State park in New Jersey, United States

Delaware and Raritan Canal State Park is a New Jersey state park along the Delaware and Raritan Canal.

==History==
In 1974, most of the canal system was declared a New Jersey state park. It remains one today, and is used for canoeing, kayaking, and fishing. A graded natural-surface trail along the side of the canal, which was the tow path that mules used to tow barges on the canal before steam powered barges, is now used for hiking, jogging, bicycling, and horseback riding. These trail connect with the trails in Pennsylvania's Delaware Canal State Park by way of five bridges that cross the Delaware River. Some 36 miles of the main canal, and all 22 miles of the feeder canal, still exist. The park is operated and maintained by the New Jersey Division of Parks and Forestry.

The canal is accessible from many points along its route, with small parking areas providing access at most road crossings. One of the most scenic and popular sections of the D&R Canal state park is the segment along Lake Carnegie in Princeton, New Jersey, which features the canal on one side of the path and the lake on the other side. Another attractive section borders the Colonial Park Arboretum and Gardens in East Millstone.

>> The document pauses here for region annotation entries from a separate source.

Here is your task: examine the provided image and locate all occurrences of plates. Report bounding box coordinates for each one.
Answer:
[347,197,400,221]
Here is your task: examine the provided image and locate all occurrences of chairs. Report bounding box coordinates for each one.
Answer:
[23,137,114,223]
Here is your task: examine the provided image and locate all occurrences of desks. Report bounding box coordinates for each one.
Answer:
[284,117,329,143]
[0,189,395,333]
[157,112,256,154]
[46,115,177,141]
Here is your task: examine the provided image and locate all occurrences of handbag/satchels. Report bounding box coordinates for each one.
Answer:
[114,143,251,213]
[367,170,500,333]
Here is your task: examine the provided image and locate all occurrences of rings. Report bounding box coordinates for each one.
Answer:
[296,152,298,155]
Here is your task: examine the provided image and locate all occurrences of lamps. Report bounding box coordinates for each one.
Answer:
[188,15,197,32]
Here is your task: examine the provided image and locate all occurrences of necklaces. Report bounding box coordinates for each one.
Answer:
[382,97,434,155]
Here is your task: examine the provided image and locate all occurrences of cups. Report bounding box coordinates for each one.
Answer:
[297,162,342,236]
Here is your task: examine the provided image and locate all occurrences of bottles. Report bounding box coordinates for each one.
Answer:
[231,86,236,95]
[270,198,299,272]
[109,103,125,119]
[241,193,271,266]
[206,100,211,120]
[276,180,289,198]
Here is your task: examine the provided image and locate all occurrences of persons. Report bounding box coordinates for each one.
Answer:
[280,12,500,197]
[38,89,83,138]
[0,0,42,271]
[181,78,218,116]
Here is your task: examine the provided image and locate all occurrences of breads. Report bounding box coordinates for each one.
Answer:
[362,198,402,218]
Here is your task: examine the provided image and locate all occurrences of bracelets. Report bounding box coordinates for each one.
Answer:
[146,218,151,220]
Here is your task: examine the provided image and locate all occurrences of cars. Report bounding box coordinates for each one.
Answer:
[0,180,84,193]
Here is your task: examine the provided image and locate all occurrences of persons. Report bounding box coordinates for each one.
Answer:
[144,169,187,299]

When the canal was used for transportation, New Jersey's landscape was mostly rural, and its primary business was agriculture. Research director of the New Jersey Historical Commission Howard Green is quoted as saying, "it is one of the most beloved parks in the state, a sinewy, snake-like greenway through one of the most heavily populated parts of the world. It has gone from being the machine in the garden, to being the garden in the machine."